On paper, adding more than 6 million jobs sounds great. In a slightly broader context, though, it’s less striking. During President Barack Obama’s first term, the country added 231,000 jobs. But Obama took office at the tail end of the deepest recession in half a century. During Obama’s second term, the economy added more than 10 million jobs. In every month, more jobs were added, a trend that Trump continued.
Looking at the average change, 2019 has so far seen the slowest increase in employment — an increase of 167,000 jobs each month — since the 86,000 added each month on average in 2010. Trump’s overall monthly average is higher than Obama’s, but the average monthly job increase under Trump has been slower than it was in Obama’s second term.
Put another way, if the economy continued to add jobs at the pace it did during Obama’s second term, we would expect about 1.3 million more people to be employed now than are. The graph below shows that gap — and the more recent slowdown in job addition.
What that graph also shows is how steadily the number of people working has increased. Why? One big reason is that there are more people in the United States than at any point in history. More Americans means more Americans who can work, which means more people working than ever before. As we’ve pointed out before, it would have been hard for 155 million Americans to be working during the Roosevelt administration, as there weren’t 155 million Americans.

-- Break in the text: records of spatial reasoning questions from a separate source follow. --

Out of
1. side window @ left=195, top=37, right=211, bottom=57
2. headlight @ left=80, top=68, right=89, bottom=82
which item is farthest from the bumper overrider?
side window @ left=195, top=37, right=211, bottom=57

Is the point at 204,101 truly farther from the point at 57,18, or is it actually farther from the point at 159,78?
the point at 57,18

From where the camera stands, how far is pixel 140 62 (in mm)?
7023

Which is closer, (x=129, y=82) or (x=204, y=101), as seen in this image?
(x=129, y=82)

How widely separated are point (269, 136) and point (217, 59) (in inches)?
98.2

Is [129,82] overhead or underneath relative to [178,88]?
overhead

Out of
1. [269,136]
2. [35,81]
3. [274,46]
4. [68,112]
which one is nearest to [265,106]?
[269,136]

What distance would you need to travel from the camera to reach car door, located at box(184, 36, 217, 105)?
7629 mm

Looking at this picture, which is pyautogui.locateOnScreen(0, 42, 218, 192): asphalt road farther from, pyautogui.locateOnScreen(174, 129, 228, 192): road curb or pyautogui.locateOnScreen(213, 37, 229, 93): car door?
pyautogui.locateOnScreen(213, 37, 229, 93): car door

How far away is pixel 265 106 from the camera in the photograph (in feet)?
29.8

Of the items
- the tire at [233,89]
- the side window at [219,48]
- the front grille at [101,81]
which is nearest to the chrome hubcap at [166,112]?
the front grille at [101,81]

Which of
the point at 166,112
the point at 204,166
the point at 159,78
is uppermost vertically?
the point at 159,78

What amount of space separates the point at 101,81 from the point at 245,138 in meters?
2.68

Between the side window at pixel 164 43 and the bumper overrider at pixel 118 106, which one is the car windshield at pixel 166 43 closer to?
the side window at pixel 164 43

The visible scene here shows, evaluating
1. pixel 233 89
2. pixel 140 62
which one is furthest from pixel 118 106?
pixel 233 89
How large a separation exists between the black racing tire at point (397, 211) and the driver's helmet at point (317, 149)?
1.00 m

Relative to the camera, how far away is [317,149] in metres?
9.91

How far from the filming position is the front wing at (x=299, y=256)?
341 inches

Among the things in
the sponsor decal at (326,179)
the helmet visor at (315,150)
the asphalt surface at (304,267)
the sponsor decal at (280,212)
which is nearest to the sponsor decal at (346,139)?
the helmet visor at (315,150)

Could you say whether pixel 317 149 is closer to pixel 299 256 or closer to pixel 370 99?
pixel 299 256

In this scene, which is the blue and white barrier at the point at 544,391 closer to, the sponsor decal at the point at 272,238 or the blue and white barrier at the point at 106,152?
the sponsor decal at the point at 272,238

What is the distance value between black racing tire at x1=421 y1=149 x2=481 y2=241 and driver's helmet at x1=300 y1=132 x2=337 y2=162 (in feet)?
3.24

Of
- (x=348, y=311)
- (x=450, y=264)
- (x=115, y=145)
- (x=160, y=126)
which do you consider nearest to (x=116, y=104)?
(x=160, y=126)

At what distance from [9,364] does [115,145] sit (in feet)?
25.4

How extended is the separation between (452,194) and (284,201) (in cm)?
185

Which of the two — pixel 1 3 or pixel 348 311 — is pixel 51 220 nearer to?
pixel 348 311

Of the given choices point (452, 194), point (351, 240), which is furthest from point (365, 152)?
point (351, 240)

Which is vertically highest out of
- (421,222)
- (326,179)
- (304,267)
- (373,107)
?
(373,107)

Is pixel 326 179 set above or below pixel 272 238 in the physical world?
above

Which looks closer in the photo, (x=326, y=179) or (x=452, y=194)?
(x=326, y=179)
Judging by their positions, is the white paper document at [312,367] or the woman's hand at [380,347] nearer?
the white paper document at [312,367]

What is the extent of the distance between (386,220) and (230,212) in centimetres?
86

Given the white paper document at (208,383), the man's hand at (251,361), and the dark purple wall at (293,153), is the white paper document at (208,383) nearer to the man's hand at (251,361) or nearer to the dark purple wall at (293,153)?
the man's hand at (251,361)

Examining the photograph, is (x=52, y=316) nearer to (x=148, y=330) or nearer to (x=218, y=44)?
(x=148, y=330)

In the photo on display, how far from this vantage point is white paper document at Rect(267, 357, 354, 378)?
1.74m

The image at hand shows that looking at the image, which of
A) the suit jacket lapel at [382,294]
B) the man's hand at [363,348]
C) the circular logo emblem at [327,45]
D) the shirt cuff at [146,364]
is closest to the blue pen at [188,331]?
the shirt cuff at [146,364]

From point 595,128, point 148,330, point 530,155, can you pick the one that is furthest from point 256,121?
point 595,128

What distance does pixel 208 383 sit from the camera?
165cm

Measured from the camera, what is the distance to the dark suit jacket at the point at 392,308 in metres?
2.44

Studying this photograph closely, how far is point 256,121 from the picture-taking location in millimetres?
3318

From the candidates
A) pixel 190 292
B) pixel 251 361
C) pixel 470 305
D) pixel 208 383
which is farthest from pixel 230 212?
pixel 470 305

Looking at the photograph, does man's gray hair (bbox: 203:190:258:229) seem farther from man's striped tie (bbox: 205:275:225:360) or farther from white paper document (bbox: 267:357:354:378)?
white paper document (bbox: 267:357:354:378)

That said, the number of jobs added during Trump’s administration generally mirrors population growth.
Trump’s team uses a number of other tricks to make job growth seem larger than it has been. A communications staffer for Trump’s campaign on Friday morning touted the addition of 6.7 million new jobs — “since Nov. 2016.” In other words, they just tacked on a few extra months of job creation that occurred under Obama.
The campaign and Trump rationalize this by pointing to a surge in the stock market after Trump’s election, a reflection, they apparently contend, of a sudden surge in the economy. What the monthly jobs numbers really show is a broadly steady increase.
In fact, by measuring back to November 2016, the campaign is highlighting that the job growth isn’t a function of Trump. The economy added 170,000 jobs that month, up from 128,000 the month before. But in September 2016, the economy added 270,000 jobs — a mark that the economy wouldn’t surpass again until February 2018.
The ongoing addition of employment is an unalloyed good, of course, and that the economy continues to expand even at a low unemployment rate is impressive. What Trump likes to highlight, though, are the big numbers of total employment and the jobs added during his presidency — neither of which is as inherently remarkable as he likes to suggest.
Or — to open a can of worms and leave it there — something for which Trump can exclusively claim credit.